Um dia destes fartei-me do meu joelho direito. Vinha no táxi a caminho de casa, e quando olhei para ele, achei-o horrível. Vinha inchado como um sapo e tinha vários cortes na cara. Além disso, era um verdadeiro emplastro, não servia para absolutamente nada.
Nessa altura arrependi-me de várias coisas. Na verdade, de uma só coisa.
Do karaté.
A bem dizer, se não tivesse feito karaté, talvez nunca chegasse a ser operada ao joelho.
Pus-me então a imaginar vidas alternativas para o meu joelho direito, que parecia agora um sapo: natação, equitação, bodyboard, ginástica rítmica, bowling, parapente...
A viagem chegou ao fim, saí do táxi.
O taxista ralhou-me, disse-me não-sei-o-quê da tinta nova e eu pedi muitas desculpas (desolada), expliquei que não era fácil controlar várias pernas ao mesmo tempo.
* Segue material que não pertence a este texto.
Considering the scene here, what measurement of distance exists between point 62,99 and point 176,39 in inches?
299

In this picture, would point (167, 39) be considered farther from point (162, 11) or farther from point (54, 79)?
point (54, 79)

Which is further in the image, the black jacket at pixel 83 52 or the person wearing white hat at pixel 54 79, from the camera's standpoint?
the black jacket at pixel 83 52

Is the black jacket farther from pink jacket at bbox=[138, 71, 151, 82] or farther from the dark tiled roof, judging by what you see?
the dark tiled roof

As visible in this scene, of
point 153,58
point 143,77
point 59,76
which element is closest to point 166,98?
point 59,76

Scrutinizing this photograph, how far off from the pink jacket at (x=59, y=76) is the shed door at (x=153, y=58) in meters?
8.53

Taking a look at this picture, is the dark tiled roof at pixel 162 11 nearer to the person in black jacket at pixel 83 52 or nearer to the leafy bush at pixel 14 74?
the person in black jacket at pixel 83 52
Fui para casa, pé ante canadianas. A esta altura o meu joelho direito coaxava qualquer coisa ao meu ouvido e eu calei-o com um saco de gelo assim que cheguei a casa.
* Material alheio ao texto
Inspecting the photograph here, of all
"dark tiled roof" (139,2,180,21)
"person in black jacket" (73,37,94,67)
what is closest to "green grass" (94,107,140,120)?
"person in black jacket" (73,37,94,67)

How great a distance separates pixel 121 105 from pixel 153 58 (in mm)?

Liguei o computador, li os e-mails.
Pouco tempo depois soube que o meu trabalho com o inacreditável título O Caderno Vermelho da Rapariga Karateca tinha conquistado o Prémio Branquinho da Fonseca 2011 na categoria de literatura juvenil.
Pausa.
Olhei para o meu joelho direito, mas não consegui olhar para ele por causa do saco de gelo. Debrucei-me sobre o meu joelho, libertei-o do gelo e dei-lhe um beijinho.
Ao contrário do que se podia esperar, o meu joelho direito não se transformou num príncipe. Ficou tal como estava, muito sapudo, as bochechas vermelhas cheias de ar e cicatrizes.
Pensei um pouco sobre poucos assuntos: a ficção e a realidade, o karaté, as vidas alternativas, o Branquinho da Fonseca, a literatura juvenil, O Caderno Vermelho da Rapariga Karateca.
Concluí que, se não tivesse feito karaté, nada disto teria acontecido.
Não era uma conclusão brilhante, é certo, mas era uma conclusão possível.
O meu joelho direito olhava para mim todo inchado e eu já não o achei tão feio.
Depois fui fazer pipocas e estive a ver um filme do Bruce Lee.